Scene question records -
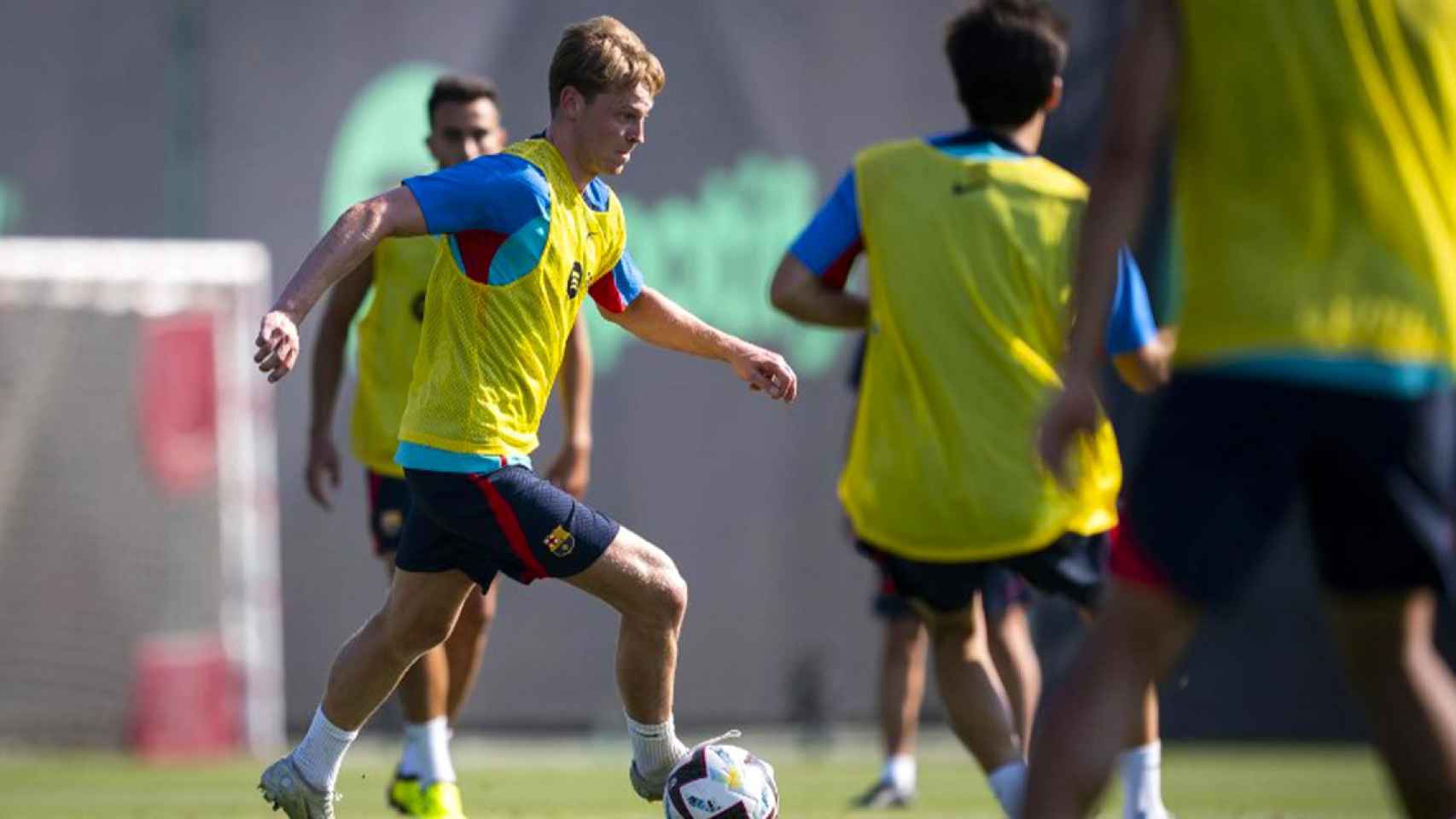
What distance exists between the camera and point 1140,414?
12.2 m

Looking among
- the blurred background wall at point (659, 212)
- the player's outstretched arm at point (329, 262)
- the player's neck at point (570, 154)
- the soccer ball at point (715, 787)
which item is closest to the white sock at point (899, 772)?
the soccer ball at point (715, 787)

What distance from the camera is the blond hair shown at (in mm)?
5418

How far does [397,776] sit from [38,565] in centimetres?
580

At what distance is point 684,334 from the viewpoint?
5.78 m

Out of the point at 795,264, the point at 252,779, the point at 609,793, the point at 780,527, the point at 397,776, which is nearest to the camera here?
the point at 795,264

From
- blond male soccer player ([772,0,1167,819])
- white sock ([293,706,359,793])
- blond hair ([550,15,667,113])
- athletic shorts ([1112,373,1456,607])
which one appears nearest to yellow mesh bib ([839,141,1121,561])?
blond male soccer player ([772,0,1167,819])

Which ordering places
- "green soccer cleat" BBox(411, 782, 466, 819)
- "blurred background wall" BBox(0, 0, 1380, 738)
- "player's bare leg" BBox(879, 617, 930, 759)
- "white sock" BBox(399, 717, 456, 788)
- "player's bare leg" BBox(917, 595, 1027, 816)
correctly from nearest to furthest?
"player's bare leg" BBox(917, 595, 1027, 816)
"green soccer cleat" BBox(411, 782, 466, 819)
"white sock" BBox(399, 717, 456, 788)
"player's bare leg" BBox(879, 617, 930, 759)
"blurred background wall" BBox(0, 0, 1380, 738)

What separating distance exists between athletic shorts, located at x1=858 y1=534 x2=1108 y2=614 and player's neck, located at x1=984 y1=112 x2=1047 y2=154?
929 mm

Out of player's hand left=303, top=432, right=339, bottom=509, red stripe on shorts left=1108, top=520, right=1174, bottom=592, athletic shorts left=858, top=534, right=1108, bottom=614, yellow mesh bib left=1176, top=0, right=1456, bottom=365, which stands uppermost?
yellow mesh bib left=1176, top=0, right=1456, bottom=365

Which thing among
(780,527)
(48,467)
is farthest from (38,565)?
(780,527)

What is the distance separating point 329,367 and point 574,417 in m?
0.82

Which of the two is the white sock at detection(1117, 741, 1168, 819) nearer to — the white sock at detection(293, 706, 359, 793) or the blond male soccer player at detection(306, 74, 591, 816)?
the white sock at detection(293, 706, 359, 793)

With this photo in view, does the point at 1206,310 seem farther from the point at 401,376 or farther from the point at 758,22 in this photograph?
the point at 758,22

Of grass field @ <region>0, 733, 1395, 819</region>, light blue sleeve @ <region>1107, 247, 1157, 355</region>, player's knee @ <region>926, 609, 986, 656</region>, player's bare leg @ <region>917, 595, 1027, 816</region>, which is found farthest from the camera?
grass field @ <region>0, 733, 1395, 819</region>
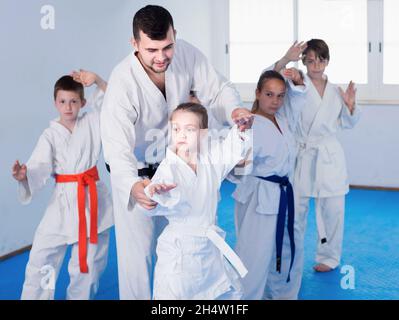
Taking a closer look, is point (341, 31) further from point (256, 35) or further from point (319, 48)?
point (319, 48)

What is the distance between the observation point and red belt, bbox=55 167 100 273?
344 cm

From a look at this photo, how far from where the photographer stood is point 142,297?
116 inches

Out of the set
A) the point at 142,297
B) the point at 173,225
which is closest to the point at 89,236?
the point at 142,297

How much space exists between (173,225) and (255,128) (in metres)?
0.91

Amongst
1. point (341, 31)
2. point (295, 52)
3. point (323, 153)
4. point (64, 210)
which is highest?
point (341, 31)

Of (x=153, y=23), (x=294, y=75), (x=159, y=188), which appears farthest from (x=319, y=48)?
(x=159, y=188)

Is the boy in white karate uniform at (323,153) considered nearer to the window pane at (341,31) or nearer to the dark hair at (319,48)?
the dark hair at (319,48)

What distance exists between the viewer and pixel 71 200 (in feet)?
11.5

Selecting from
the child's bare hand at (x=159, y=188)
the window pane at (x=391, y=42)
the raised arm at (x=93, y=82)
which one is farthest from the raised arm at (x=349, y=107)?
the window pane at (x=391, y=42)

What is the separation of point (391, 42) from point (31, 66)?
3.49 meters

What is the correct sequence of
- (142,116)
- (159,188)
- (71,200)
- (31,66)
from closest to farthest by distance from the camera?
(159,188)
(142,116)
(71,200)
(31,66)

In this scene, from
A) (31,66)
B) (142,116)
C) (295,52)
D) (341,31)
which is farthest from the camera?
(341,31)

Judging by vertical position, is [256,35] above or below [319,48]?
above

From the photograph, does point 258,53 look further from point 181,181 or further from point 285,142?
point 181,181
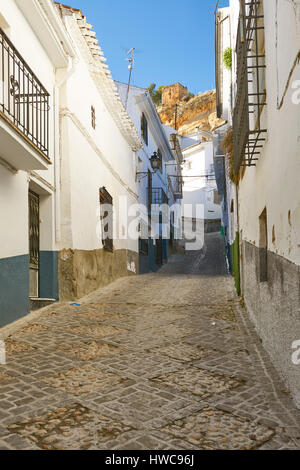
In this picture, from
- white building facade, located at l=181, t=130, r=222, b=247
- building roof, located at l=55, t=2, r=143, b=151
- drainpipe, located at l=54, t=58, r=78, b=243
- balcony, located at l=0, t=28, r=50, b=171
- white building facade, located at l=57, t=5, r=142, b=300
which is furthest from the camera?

SET TASK - Please copy every one of the records above word for word, leaving out the pictures.

RESPONSE TO THIS EXERCISE -
What distance exists between the camera and point 1140,414?
12.2 m

Looking among
- the blurred background wall at point (659, 212)
- the player's outstretched arm at point (329, 262)
- the player's neck at point (570, 154)
- the soccer ball at point (715, 787)
which item is closest to the white sock at point (899, 772)?
the soccer ball at point (715, 787)

What distance from the camera is the blond hair shown at (in mm)?
5418

How far does [397,776] sit from [38,565] in centimetres?
580

At what distance is point 684,334 from the viewpoint?
5.78 m

Out of the point at 795,264, the point at 252,779, the point at 609,793, the point at 780,527, the point at 397,776, which is nearest to the camera here?
the point at 795,264

From
- blond male soccer player ([772,0,1167,819])
- white sock ([293,706,359,793])
- blond hair ([550,15,667,113])
- athletic shorts ([1112,373,1456,607])
which one appears nearest to yellow mesh bib ([839,141,1121,561])?
blond male soccer player ([772,0,1167,819])

Which ordering places
- "green soccer cleat" BBox(411, 782, 466, 819)
- "blurred background wall" BBox(0, 0, 1380, 738)
- "player's bare leg" BBox(879, 617, 930, 759)
- "white sock" BBox(399, 717, 456, 788)
- "player's bare leg" BBox(917, 595, 1027, 816)
correctly from nearest to furthest?
"player's bare leg" BBox(917, 595, 1027, 816)
"green soccer cleat" BBox(411, 782, 466, 819)
"white sock" BBox(399, 717, 456, 788)
"player's bare leg" BBox(879, 617, 930, 759)
"blurred background wall" BBox(0, 0, 1380, 738)

What separating distance exists between athletic shorts, located at x1=858 y1=534 x2=1108 y2=614 and player's neck, located at x1=984 y1=112 x2=1047 y2=154?
929 mm

Out of player's hand left=303, top=432, right=339, bottom=509, red stripe on shorts left=1108, top=520, right=1174, bottom=592, athletic shorts left=858, top=534, right=1108, bottom=614, yellow mesh bib left=1176, top=0, right=1456, bottom=365, which stands uppermost?
yellow mesh bib left=1176, top=0, right=1456, bottom=365

Which thing among
(780,527)
(48,467)
is farthest from (38,565)?
(780,527)

What is the distance separating point 329,367 and point 574,417 in m?
0.82

Which of the two is the white sock at detection(1117, 741, 1168, 819) nearer to — the white sock at detection(293, 706, 359, 793) or the blond male soccer player at detection(306, 74, 591, 816)?
the white sock at detection(293, 706, 359, 793)

With this photo in view, does the point at 1206,310 seem farther from the point at 401,376 or farther from the point at 758,22 in this photograph?
the point at 758,22

Of grass field @ <region>0, 733, 1395, 819</region>, light blue sleeve @ <region>1107, 247, 1157, 355</region>, player's knee @ <region>926, 609, 986, 656</region>, player's bare leg @ <region>917, 595, 1027, 816</region>, which is found farthest from the camera?
grass field @ <region>0, 733, 1395, 819</region>
Taking a closer look, is point (341, 31) further from point (256, 35) or further from point (319, 48)?
point (319, 48)

What is the distance between the observation point and red belt, bbox=55 167 100 273?
344 cm

From a look at this photo, how far from where the photographer stood is point 142,297?
116 inches

Out of the set
A) the point at 142,297
B) the point at 173,225
which is closest to the point at 89,236?
the point at 142,297

How much space exists between (173,225) and (255,128) (in metres)?
0.91

Amongst
1. point (341, 31)
2. point (295, 52)
3. point (323, 153)
4. point (64, 210)
which is highest?
point (341, 31)

Of (x=153, y=23), (x=294, y=75), (x=159, y=188), which appears farthest from (x=319, y=48)?
(x=159, y=188)

Is the boy in white karate uniform at (323,153) considered nearer to the window pane at (341,31) or nearer to the dark hair at (319,48)?
the dark hair at (319,48)

What distance exists between the viewer and pixel 71 200 (in feet)?
11.5

Selecting from
the child's bare hand at (x=159, y=188)
the window pane at (x=391, y=42)
the raised arm at (x=93, y=82)
which one is farthest from the raised arm at (x=349, y=107)?
the window pane at (x=391, y=42)

What is the separation of point (391, 42) from point (31, 66)?
3.49 meters

What is the correct sequence of
- (142,116)
- (159,188)
- (71,200)
- (31,66)
from closest to farthest by distance from the camera?
(159,188)
(142,116)
(71,200)
(31,66)

In this scene, from
A) (31,66)
B) (142,116)
C) (295,52)
D) (341,31)
which is farthest from the camera?
(341,31)

Judging by vertical position, is [256,35] above or below [319,48]?
above

From the photograph, does point 258,53 look further from point 181,181 or further from point 285,142?
point 181,181
In this picture, from
- white building facade, located at l=181, t=130, r=222, b=247
- building roof, located at l=55, t=2, r=143, b=151
- drainpipe, located at l=54, t=58, r=78, b=243
- balcony, located at l=0, t=28, r=50, b=171
- white building facade, located at l=57, t=5, r=142, b=300
which is furthest from the camera?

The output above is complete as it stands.